While runs the fastest and highest scores are required to be a champion, there is something to say for consistency.
Riding in horse shows, what have sometimes previously been called “showdeos” and horse playdays, it’s easy to make mistakes.
Seasoned everyday working cowboys, even bigtime rodeo stars, have sometimes made jokes about such events. That’s okay, but horse ability and horsemanship skills are just as important to be a winning cutting horse rider or champion roper.
Too often the horse gets the blame, but generally it is “pilot error,” the one mounted giving directions who is at fault.
Participating in at least a half dozen different associations as well as open events, it’s been new experiences this past couple weekends.
Patterned racing events like barrel racing and pole bending are common competitions. Barrel racing in playdays is sometimes referred to as cloverleaf because horses race in a cloverleaf pattern.
An interesting reflection, the first show ever entered 60 years ago, entry was made in the barrel race, thinking it was the cloverleaf. Nope, the event called barrel racing was three barrels in a line calling for circling each barrel to the left and right. Spot had never thought of that and got fourth out of four.
For clarification, there is a not a race to bend poles, but rather weaving between and “bending around them.” In keg bending, the horse weaves around former milk kegs, nowadays five-gallon buckets -fastest time wins.
A number of local playdays also have flag racing, where a rider picks up a small flag from a barrel and races across the finish line.

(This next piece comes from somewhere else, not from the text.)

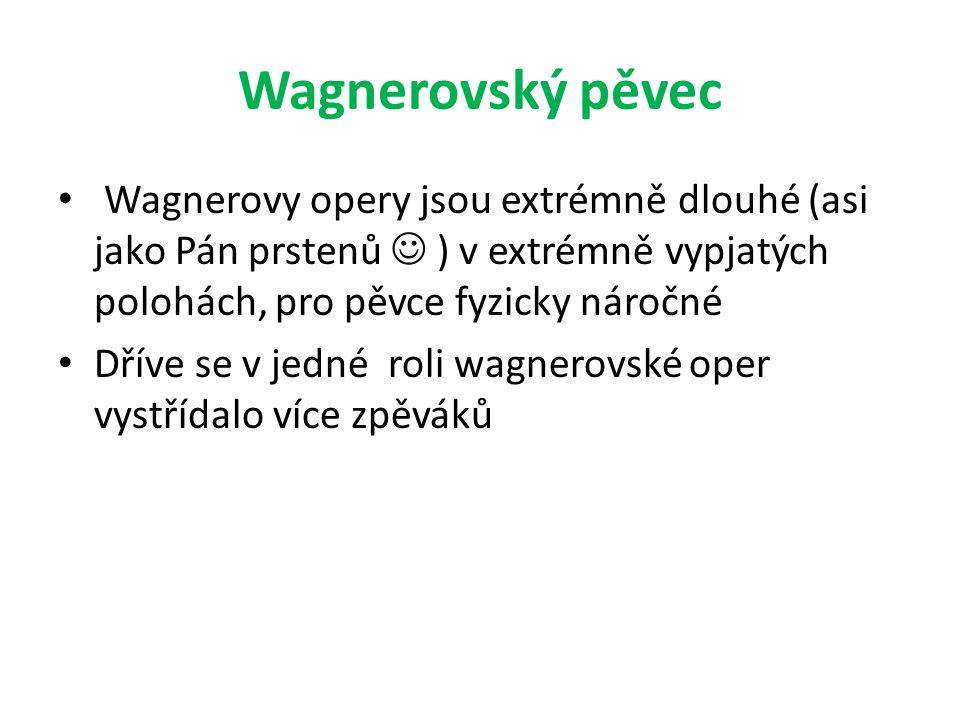 Wagnerovský pěvec Wagnerovy opery jsou extrémně dlouhé (asi jako Pán prstenů  ) v extrémně vypjatých polohách, pro pěvce fyzicky náročné.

Specialty attractions through ages have included sddling races, exchange races, rescue races, relay races, even musical chairs, which are all fairly self-explanatory. There are several variations of what is called the key race, sometimes keyhole race, probably obvious, racing into out and out of a make-believe, keyhole-of-sorts, in the arena.
New to certain old-timers have been the barrel-and-stake race, two-barrel-flag race, figure-eight-stake race, half-eight race, and speed barrels
Average sometimes does win, so having a qualified run every time out is better than winning one and losing the next.
Reminded of Habakkuk 2:30: “If it seems slow in coming, wait, it’s on its way and will come right on time.”
Frank J. Buchman is a lifelong rancher from Alta Vista, a lifetime newspaper writer, syndicated national ag writer and a marketing consultant. He writes a weekly column to share A Cowboy’s Faith.